# [WHAT NEEDS TO BE DONE]
Can you quote the lines below exactly, starting at the line with "At what distance from the camera" and going through the last one?

# [RECORDS TO PROCESS]
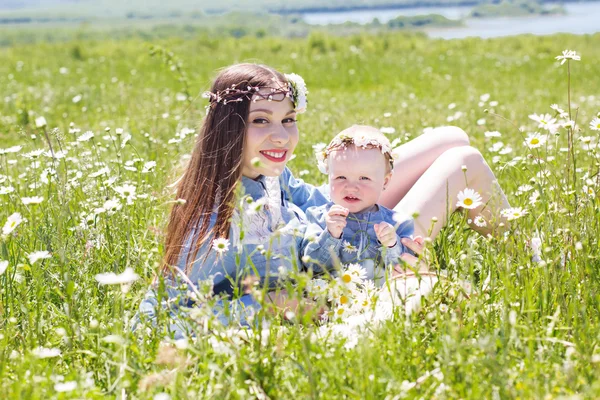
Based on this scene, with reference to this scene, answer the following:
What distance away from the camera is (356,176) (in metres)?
2.87

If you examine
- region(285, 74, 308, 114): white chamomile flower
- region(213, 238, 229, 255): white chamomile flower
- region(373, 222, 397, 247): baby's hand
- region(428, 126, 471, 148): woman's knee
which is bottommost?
region(373, 222, 397, 247): baby's hand

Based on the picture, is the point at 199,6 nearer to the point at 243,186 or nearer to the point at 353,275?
the point at 243,186

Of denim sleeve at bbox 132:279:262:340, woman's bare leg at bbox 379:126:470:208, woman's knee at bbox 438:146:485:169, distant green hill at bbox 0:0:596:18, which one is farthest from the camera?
distant green hill at bbox 0:0:596:18

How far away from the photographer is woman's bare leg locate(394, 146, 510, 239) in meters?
3.15

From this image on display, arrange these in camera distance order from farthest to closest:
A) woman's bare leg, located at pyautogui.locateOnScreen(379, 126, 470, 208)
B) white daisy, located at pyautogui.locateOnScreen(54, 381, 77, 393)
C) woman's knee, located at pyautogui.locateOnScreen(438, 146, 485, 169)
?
woman's bare leg, located at pyautogui.locateOnScreen(379, 126, 470, 208)
woman's knee, located at pyautogui.locateOnScreen(438, 146, 485, 169)
white daisy, located at pyautogui.locateOnScreen(54, 381, 77, 393)

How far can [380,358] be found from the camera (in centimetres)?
185

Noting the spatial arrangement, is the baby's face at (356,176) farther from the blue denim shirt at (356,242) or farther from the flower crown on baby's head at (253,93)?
the flower crown on baby's head at (253,93)

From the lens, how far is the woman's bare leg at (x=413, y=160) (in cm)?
350

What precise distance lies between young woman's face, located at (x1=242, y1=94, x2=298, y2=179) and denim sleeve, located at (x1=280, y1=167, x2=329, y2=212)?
1.42 ft

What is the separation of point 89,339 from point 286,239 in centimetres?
94

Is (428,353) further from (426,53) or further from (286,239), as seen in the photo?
(426,53)

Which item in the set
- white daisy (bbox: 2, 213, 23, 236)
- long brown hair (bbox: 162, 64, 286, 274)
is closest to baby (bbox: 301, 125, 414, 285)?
long brown hair (bbox: 162, 64, 286, 274)

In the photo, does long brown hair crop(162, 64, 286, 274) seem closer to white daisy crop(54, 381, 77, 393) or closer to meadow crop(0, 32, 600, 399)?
meadow crop(0, 32, 600, 399)

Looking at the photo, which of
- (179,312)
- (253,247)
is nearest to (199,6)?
(253,247)
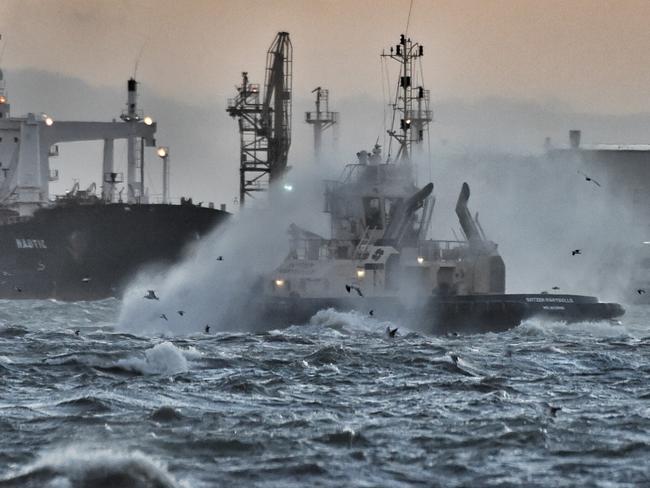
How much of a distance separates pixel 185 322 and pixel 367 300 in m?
8.64

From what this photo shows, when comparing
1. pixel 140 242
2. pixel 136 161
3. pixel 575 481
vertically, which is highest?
pixel 136 161

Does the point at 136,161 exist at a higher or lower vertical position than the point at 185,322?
higher

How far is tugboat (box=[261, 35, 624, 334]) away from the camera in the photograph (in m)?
47.7

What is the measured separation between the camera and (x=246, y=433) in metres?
22.0

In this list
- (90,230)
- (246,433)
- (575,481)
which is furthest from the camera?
(90,230)

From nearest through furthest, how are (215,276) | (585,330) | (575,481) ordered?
(575,481) < (585,330) < (215,276)

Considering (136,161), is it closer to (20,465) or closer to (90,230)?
(90,230)

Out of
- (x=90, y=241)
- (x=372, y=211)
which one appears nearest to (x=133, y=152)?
(x=90, y=241)

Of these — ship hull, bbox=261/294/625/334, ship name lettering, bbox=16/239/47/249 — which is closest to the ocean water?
ship hull, bbox=261/294/625/334

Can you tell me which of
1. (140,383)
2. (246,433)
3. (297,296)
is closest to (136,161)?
(297,296)

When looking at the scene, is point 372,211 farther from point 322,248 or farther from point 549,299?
point 549,299

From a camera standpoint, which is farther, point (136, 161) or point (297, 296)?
point (136, 161)

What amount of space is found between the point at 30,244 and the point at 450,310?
45108 millimetres

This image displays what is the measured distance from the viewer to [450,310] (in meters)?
47.3
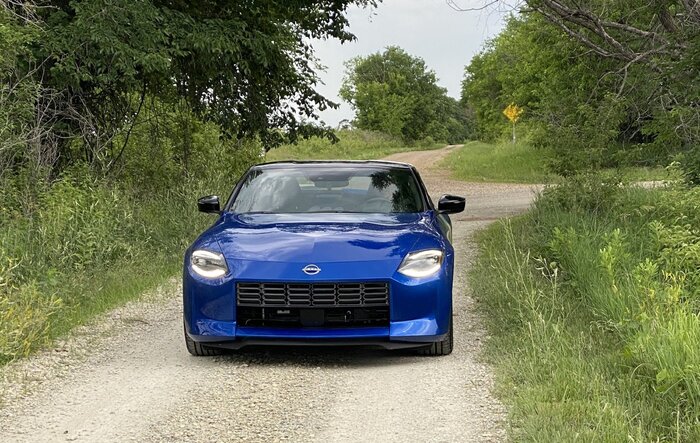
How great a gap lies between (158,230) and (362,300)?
23.2 ft

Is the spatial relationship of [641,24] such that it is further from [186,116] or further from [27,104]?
[27,104]

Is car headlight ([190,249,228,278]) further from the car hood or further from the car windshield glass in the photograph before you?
the car windshield glass

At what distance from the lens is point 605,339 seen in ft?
21.0

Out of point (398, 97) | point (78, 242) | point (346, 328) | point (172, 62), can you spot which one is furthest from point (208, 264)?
point (398, 97)

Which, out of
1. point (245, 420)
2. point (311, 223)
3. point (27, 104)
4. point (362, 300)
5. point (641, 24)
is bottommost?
point (245, 420)

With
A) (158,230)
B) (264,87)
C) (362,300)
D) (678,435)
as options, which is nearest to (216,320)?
(362,300)

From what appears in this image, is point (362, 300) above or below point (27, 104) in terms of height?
below

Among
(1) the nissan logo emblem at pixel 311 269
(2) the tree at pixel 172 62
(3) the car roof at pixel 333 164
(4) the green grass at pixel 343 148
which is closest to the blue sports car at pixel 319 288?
(1) the nissan logo emblem at pixel 311 269

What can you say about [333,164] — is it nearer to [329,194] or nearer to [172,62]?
[329,194]

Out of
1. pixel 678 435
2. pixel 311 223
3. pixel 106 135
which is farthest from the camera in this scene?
pixel 106 135

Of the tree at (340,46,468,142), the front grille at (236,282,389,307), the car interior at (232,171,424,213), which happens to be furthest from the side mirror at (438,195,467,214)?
the tree at (340,46,468,142)

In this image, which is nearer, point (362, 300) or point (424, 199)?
point (362, 300)

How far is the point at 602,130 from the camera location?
44.2 ft

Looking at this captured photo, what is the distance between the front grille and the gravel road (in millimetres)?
497
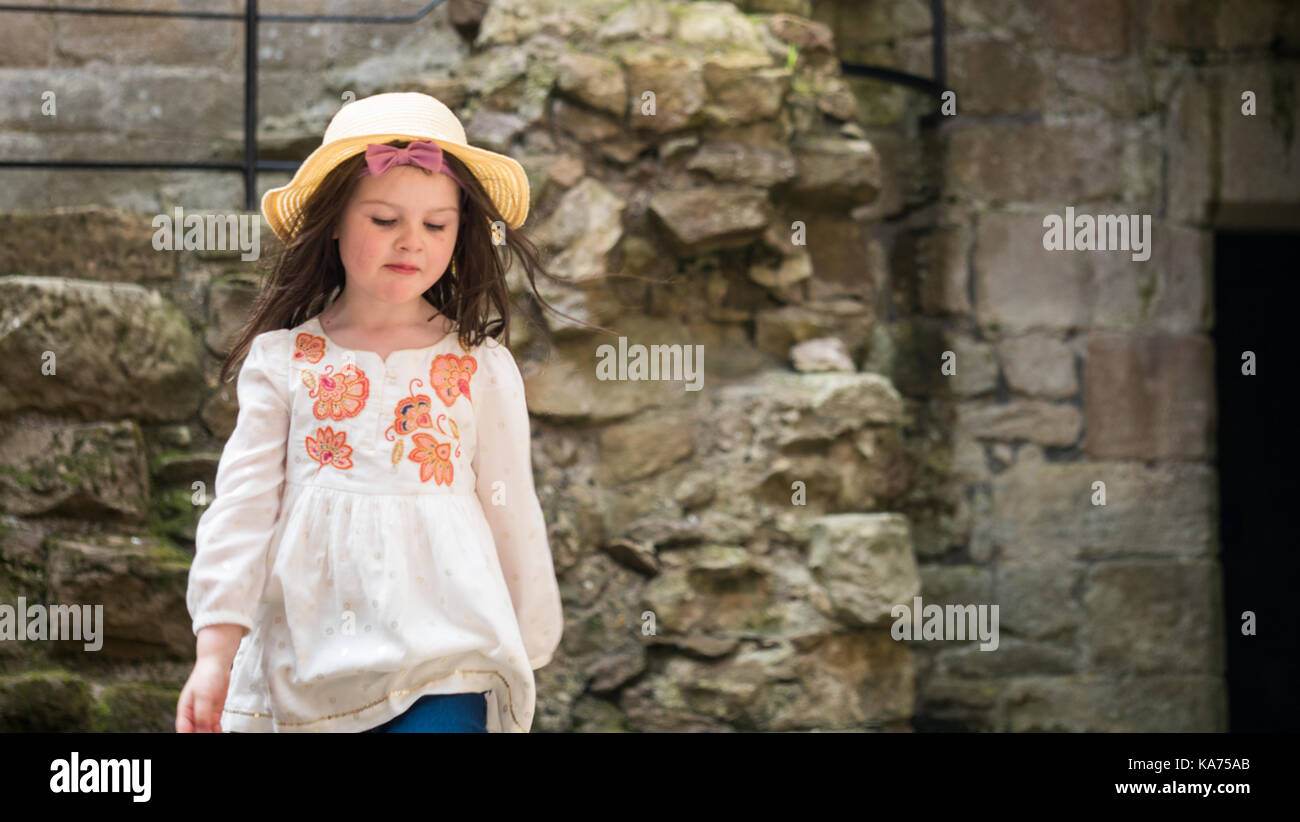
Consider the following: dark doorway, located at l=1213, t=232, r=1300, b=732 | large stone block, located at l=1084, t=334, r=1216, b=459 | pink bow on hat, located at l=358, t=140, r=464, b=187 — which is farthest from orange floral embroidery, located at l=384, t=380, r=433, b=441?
dark doorway, located at l=1213, t=232, r=1300, b=732

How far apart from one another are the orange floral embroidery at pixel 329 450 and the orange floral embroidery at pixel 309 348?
4.2 inches

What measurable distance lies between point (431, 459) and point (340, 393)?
0.47ft

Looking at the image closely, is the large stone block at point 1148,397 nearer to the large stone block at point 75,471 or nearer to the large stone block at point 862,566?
the large stone block at point 862,566

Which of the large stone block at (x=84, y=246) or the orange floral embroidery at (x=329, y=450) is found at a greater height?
the large stone block at (x=84, y=246)

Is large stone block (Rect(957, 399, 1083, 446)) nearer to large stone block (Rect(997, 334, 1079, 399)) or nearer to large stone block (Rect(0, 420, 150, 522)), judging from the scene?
large stone block (Rect(997, 334, 1079, 399))

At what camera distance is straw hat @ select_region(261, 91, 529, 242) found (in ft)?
5.23

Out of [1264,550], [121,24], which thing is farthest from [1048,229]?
[121,24]

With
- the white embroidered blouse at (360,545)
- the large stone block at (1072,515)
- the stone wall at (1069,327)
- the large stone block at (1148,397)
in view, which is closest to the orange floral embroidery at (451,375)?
the white embroidered blouse at (360,545)

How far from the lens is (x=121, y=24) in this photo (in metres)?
3.83

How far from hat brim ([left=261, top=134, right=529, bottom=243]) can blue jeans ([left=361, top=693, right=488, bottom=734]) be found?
2.17 feet

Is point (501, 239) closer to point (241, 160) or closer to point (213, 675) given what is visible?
point (213, 675)

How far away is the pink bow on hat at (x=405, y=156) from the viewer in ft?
5.05

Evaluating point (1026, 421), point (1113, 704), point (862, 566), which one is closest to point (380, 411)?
point (862, 566)
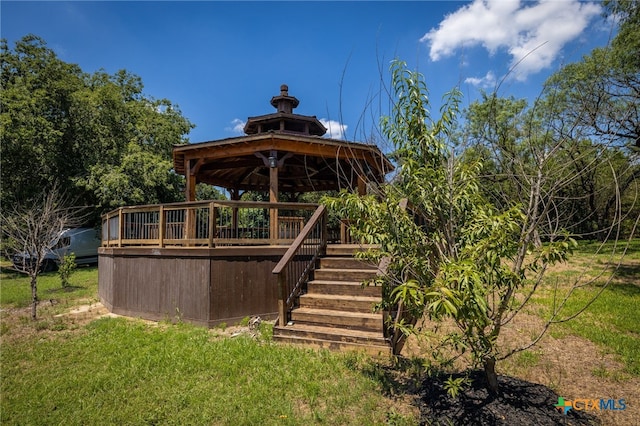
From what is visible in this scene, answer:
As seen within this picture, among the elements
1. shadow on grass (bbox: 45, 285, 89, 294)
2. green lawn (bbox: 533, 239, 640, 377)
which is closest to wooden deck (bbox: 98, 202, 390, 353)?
green lawn (bbox: 533, 239, 640, 377)

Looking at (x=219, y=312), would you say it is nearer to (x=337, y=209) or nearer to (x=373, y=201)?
(x=337, y=209)

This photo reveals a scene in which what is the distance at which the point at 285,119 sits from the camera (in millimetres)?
11812

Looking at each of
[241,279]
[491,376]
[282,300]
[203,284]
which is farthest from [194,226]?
[491,376]

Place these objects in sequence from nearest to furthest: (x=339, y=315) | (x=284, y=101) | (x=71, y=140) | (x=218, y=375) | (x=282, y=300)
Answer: (x=218, y=375), (x=339, y=315), (x=282, y=300), (x=284, y=101), (x=71, y=140)

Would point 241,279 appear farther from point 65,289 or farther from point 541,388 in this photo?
point 65,289

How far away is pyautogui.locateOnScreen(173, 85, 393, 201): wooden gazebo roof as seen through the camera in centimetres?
870

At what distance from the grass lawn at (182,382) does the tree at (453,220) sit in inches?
48.7

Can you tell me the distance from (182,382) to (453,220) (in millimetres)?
3608

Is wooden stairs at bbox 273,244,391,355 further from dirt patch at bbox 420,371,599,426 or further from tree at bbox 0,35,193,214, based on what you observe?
tree at bbox 0,35,193,214

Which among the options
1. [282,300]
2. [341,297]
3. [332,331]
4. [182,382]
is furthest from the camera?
[341,297]

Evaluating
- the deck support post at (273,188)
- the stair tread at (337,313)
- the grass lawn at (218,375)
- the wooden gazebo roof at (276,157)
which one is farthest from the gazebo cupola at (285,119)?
the grass lawn at (218,375)

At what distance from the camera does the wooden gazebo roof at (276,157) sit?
8695mm

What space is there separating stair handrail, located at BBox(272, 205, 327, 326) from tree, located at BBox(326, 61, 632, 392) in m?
2.41

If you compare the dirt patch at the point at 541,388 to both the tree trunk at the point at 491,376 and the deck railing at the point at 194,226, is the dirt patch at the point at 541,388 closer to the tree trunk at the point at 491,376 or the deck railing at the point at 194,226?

# [RESPONSE BELOW]
At what distance from the camera does the wooden gazebo roof at (276,157) sit?
8695mm

What space is there separating stair handrail, located at BBox(272, 205, 327, 326) from tree, located at BBox(326, 61, 632, 392) in m?
2.41

If you compare the dirt patch at the point at 541,388 to both the tree trunk at the point at 491,376 and the deck railing at the point at 194,226, is the dirt patch at the point at 541,388 closer to the tree trunk at the point at 491,376 or the deck railing at the point at 194,226?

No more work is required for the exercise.